Parte con questa premessa e con questi obiettivi, la proposta di Tim Bray che vuole in qualche modo portare alla luce del giorno anche una serie di episodi di censura che passano inosservati per agli utenti della rete.

Il numero proposto per l’identificazione dell’errore è un omaggio a Ray Bradbury, uno scrittore di fantascienza recentemente scomparso e alla Internet Engineering Task Force che si occupa della promozione degli standard di rete aperta.

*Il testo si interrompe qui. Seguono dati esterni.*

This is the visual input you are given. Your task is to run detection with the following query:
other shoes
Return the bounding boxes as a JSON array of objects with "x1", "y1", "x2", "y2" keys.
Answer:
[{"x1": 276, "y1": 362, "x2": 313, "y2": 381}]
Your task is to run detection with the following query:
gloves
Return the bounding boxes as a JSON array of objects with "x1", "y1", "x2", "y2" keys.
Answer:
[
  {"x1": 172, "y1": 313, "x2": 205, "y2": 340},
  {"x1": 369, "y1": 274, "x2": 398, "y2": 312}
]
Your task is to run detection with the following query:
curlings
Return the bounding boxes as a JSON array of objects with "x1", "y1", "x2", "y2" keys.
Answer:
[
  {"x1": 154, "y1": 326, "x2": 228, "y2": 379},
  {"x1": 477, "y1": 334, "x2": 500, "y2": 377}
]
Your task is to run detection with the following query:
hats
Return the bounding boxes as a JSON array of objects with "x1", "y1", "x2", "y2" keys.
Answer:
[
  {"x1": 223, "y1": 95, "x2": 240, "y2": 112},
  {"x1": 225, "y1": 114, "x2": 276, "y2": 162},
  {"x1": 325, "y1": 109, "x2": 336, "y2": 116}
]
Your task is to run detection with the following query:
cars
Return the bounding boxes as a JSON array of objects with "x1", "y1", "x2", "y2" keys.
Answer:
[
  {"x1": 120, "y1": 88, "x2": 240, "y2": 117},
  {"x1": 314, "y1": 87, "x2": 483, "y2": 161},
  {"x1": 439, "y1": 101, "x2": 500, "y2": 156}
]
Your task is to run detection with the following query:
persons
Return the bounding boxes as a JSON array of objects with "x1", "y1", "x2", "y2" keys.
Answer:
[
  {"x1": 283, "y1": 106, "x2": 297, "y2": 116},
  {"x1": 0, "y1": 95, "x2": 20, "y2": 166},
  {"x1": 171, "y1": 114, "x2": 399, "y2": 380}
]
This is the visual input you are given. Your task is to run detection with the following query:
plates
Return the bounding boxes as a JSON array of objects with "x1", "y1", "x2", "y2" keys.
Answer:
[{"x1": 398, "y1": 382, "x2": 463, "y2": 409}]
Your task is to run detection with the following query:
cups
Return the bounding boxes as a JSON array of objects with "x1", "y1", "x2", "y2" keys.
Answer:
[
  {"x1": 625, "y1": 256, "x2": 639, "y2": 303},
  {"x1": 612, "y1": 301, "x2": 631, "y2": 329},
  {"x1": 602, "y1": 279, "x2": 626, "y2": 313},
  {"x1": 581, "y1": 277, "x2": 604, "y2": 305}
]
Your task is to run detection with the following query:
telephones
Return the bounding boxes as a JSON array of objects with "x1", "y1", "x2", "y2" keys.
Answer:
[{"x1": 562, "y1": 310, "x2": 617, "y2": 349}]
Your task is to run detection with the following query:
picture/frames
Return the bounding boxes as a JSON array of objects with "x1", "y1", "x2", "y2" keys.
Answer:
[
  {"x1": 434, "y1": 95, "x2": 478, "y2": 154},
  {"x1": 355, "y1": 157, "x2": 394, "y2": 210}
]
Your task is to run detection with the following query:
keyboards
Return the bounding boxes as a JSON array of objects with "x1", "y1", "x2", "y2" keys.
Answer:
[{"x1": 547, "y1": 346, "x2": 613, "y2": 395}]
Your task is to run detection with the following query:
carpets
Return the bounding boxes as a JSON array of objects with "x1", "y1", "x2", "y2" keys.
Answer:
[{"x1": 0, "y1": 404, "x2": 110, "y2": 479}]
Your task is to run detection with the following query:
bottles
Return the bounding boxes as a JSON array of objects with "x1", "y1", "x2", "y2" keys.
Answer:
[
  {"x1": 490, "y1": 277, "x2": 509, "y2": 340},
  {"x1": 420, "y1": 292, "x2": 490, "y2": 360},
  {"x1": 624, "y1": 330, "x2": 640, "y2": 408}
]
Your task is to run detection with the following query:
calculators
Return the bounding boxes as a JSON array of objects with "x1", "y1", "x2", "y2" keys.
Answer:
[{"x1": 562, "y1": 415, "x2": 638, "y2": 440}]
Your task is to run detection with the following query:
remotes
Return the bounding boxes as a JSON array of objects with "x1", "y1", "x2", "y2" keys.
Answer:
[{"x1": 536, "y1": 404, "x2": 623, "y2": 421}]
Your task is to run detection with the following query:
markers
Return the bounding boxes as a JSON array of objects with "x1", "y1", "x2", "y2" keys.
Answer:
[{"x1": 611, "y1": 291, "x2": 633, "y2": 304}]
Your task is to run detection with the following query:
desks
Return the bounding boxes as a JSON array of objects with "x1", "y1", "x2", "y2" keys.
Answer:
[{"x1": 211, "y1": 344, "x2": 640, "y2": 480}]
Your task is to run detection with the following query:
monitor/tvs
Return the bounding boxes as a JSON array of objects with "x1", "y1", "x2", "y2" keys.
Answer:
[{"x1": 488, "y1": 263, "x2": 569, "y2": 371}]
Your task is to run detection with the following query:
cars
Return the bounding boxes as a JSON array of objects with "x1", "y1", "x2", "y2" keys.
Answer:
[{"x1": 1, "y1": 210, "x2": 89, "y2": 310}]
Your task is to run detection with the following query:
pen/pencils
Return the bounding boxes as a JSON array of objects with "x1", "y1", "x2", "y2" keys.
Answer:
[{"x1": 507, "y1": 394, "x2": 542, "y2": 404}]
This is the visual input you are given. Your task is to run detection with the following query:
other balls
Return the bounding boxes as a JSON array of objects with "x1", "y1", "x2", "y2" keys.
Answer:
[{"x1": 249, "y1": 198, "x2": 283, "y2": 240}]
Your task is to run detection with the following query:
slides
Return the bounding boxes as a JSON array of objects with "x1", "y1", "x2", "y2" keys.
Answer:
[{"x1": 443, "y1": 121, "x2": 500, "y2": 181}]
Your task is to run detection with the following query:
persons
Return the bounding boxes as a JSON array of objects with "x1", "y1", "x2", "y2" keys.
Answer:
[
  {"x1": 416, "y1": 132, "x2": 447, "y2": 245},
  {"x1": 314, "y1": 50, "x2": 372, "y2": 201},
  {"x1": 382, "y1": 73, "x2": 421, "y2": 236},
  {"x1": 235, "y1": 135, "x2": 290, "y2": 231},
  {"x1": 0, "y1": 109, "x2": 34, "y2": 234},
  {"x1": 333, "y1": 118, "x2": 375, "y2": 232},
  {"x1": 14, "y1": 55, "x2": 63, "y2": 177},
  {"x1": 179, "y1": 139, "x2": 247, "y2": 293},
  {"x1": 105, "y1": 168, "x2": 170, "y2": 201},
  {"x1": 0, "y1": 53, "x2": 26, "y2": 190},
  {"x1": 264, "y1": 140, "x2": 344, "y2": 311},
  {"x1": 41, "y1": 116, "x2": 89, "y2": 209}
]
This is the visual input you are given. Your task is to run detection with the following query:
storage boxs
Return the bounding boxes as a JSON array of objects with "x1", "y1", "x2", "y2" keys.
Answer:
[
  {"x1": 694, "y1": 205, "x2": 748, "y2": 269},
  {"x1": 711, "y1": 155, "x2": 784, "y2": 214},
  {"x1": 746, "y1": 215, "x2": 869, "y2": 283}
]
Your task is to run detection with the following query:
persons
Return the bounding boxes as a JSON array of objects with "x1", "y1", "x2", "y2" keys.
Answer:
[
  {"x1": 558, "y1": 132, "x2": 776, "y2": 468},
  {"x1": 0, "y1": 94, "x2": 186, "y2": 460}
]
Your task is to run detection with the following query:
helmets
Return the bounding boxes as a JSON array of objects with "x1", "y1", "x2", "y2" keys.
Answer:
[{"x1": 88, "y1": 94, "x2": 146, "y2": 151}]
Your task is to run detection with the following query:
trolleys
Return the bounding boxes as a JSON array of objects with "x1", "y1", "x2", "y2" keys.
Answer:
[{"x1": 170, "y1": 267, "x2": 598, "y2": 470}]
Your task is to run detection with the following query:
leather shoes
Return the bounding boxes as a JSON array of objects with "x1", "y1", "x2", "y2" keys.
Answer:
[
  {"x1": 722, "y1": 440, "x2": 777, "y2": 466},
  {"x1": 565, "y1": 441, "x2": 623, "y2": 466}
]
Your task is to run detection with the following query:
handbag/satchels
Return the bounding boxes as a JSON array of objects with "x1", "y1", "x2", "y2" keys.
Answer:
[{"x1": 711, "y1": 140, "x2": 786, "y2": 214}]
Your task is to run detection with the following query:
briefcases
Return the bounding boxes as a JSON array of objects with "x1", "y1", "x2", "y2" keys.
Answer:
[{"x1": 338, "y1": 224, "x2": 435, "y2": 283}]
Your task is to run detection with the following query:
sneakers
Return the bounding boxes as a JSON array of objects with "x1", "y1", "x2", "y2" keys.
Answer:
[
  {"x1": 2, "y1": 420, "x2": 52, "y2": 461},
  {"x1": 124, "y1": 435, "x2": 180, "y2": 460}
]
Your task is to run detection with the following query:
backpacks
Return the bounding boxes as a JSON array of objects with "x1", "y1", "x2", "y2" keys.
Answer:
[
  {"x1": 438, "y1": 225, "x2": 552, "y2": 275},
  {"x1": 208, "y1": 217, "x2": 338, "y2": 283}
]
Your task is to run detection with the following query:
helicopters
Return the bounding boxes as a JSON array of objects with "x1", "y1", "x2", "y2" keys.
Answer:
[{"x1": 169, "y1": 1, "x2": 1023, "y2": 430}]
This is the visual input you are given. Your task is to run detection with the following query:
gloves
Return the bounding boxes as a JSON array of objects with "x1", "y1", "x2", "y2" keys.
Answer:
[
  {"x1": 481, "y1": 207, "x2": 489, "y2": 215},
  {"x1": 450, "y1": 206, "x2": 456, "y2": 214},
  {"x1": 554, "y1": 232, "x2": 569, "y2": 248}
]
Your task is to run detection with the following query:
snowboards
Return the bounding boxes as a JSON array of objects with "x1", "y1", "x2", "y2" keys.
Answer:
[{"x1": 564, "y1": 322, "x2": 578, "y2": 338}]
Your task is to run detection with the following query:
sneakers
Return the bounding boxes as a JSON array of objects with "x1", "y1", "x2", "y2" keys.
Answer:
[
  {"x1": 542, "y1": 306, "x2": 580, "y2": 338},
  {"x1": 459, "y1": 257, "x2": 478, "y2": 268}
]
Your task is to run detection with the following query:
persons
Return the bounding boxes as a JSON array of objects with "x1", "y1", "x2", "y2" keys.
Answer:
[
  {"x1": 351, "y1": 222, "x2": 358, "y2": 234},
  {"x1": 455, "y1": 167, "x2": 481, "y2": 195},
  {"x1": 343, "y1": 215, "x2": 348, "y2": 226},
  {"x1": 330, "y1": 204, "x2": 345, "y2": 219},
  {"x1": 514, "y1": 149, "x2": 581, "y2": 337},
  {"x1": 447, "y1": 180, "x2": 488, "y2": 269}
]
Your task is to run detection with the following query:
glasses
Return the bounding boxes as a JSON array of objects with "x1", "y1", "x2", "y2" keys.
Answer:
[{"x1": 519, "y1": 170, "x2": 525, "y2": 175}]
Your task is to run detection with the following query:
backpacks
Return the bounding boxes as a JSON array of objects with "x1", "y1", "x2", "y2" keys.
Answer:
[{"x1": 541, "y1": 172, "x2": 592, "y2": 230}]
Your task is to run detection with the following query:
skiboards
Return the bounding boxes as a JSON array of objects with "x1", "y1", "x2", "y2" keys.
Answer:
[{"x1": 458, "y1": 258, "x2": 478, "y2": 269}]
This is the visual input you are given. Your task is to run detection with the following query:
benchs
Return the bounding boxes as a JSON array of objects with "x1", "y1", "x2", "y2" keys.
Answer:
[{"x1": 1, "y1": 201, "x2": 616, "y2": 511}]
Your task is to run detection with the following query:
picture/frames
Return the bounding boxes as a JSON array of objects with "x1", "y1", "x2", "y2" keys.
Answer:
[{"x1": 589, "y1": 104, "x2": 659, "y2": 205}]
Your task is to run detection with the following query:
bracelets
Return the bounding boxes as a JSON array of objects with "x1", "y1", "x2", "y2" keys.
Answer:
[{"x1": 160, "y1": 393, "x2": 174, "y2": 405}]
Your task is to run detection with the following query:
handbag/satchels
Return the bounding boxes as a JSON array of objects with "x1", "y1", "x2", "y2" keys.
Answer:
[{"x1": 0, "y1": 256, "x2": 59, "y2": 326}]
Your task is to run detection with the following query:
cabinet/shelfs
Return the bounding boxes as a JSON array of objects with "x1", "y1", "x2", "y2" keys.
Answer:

La proposta dell’errore 451 arriva da Bray che è ricordato nel mondo informatico per essere il co-autore del linguaggio XML. Lo sviluppatore canadese, oggi, è Developer Advocate nelle file di Google e sta lavorando soprattutto sullo sviluppo del sistema operativo mobile Android.

Il suo progetto va ad intensificare il lavoro dei provider che dovranno gestire la connessione e restituire delle spiegazioni chiare ai navigatori.